Comment by ivewonyoung
15 hours ago
If it was a company it'd have failed already.
> The program, called the Disability Case Processing System, or DCPS, was designed to improve case processing and enhance customer service. But six years and $288 million later the program has “delivered limited functionality and faced schedule delays as well as increasing stakeholder concerns
https://fedscoop.com/problem-project-threatens-progress-soci...
And that's just one instance.
Can you imagine raising $288 million from VCs for a software application while delivering so little?
But taxpayer money? Free and easy money to keep wasting coz no one cares. Tragedy of the commons.
For the main system they're also using COBOL, which has no Date data type, causing issues even in 2025.
>Can you imagine raising $288 million from VCs for a software application while delivering so little?
Yes, absolutely. I think you might be overestimating VC’s a little bit.
It can happen yes, but VCs have very strong incentives to not waste their own money, if they feel like putting the effort into it. If they fail they may learn the lesson not to waste money, or even end up not having money to waste. In the government all the incentives are the opposite, to keep spending money or the budget would get reduced next year. If anyone tries to save costs, they make a lot of enemies both within and outside. They get nothing if they succeed, so the incentives are bad.
I think you may have a flawed understanding of how VCs work. VCs generally care little for one company does.
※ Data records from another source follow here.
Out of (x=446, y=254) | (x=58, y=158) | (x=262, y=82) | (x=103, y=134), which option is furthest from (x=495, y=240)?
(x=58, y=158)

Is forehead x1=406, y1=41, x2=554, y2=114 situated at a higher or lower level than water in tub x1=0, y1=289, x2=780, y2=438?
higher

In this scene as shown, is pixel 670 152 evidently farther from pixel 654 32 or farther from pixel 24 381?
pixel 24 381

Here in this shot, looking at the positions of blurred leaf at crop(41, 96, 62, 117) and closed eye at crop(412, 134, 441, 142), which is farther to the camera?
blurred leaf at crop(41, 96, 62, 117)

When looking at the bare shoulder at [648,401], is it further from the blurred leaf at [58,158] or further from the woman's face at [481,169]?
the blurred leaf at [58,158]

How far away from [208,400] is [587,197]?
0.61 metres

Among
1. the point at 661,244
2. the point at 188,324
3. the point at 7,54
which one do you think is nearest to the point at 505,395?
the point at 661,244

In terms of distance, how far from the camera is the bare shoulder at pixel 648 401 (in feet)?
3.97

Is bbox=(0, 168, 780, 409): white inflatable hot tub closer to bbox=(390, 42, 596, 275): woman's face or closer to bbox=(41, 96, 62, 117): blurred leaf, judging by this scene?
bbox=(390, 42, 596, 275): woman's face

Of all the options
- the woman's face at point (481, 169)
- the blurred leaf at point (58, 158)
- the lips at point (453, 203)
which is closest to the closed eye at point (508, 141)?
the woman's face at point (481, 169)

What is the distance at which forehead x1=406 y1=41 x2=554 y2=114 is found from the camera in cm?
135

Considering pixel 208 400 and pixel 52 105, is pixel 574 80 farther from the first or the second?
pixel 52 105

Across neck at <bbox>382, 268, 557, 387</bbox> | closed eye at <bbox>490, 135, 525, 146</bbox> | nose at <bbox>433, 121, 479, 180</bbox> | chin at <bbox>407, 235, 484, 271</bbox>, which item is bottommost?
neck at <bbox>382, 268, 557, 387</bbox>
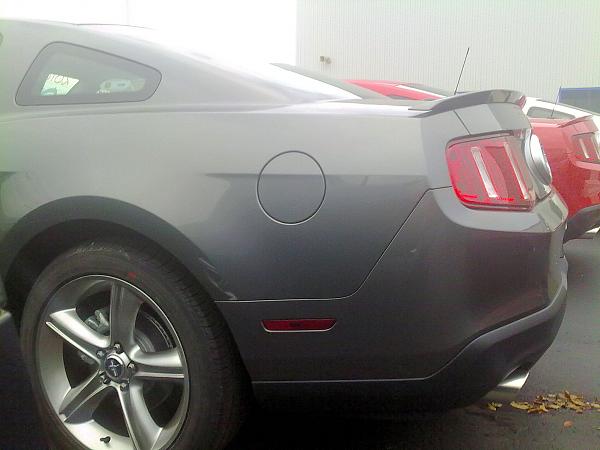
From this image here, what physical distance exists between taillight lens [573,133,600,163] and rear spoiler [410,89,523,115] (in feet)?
8.66

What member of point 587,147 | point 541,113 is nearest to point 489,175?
point 587,147

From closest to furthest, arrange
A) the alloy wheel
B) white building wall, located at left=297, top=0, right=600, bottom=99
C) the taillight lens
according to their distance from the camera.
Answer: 1. the alloy wheel
2. the taillight lens
3. white building wall, located at left=297, top=0, right=600, bottom=99

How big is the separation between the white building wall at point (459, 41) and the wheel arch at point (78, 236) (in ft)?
72.9

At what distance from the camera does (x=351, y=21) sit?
2553 centimetres

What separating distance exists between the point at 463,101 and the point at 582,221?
283 centimetres

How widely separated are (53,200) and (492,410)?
76.1 inches

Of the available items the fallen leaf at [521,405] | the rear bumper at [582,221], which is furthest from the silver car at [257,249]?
the rear bumper at [582,221]

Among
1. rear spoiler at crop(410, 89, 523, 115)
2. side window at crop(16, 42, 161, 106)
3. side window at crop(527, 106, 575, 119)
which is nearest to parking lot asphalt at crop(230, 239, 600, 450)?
rear spoiler at crop(410, 89, 523, 115)

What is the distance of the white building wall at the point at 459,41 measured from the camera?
2345 centimetres

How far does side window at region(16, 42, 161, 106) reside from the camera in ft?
7.73

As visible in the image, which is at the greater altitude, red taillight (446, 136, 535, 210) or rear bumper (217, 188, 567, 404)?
red taillight (446, 136, 535, 210)

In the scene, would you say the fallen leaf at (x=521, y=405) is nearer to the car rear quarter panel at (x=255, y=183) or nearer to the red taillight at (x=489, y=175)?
the red taillight at (x=489, y=175)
That’s what the whole “invest in 500 startups” strategy is about. Now a $200M investment probably starts to leave that range and enters the “throw weight around to win”, but generally they care little about the software except as a means to an end to get returns and business growth and software value are only loosely correlated.
Startup companies blow through hundreds of millions of VC dollars with little to show for it all the time. Theranos raised $700 million for a technology that never worked. Plenty of others wasted hundreds of millions building half-baked products that nobody wanted or that made no business sense. Remember Quibi?
The difference is that those companies eventually fail. The govt has essentially limitless taxpayer money behind it(till a currency crisis like Argentina, Greece etc. happens taking down the entire economy) because paying it is enforced by threat of violence and it can borrow and print money as much as it wants with deficit spending.
Also Theranos was aiming for something very innovative that still does not exist, whereas the govt IT systems are essentially glorified CRUD apps(no doubt complicated and with tricky integrations and need for reliability and security). It's an example where VCs could've exerted more scrutiny but chose not to and wasted their own money, hopefully a lesson learnt. As taxpayers, we have far fewer options, we cannot just pass on paying out hard earned money if we don't want to "invest".
Another example, the Queensland payroll system cost $1.2 billion over 8 years to develop, repair and maintain, to pay just 87K people. The initial estimated budget? $6.9 million.
> Also Theranos was aiming for something very innovative that still does not exist, whereas the govt IT systems are essentially glorified CRUD apps(no doubt complicated and with tricky integrations and need for reliability and security).
I worked both in the area of molecular biology and bioinformatics with some pretty nifty technology (which was later acquired by a large company). And in the area of giant ERP applications that are nothing but tons of boring forms.
I can confidently say that the complexity of ERP apps dwarfs anything that is needed for molecular biology.
> Can you imagine raising $288 million from VCs for a software application while delivering so little?
What? You're imagining VCs caring about pizza money? Should I mention, perhaps, the AOL-TimeWarner merger? Or maybe AT&T buying DirecTV for $50B and essentially giving it away for $8B?
Heck, I was a part of an utterly failed project with a $150m budget (in 2005), in a large European company.
> For the main system they're also using COBOL, which has no Date data type, causing issues even in 2025.
And? They haven't missed a single payment day in all their existence, moving data between multiple types of media. While working with staff levels that won't even qualify as "skeleton" in plenty of companies.
> Heck, I was a part of an utterly failed project with a $150m budget (in 2005), in a large European company
Was it a just a somewhat complex CRUD app like the SSA example or most govt IT projects? Or were you guys trying for something more complicated and innovative and failed?
It was an ERP application from a large three-letter European company. In other words, a CRUD app with lots of UI forms. Nothing innovative or particularly interesting.
The hardware to deploy it was alone a couple of million. At least, I got to play with some rather cool gear (for that time).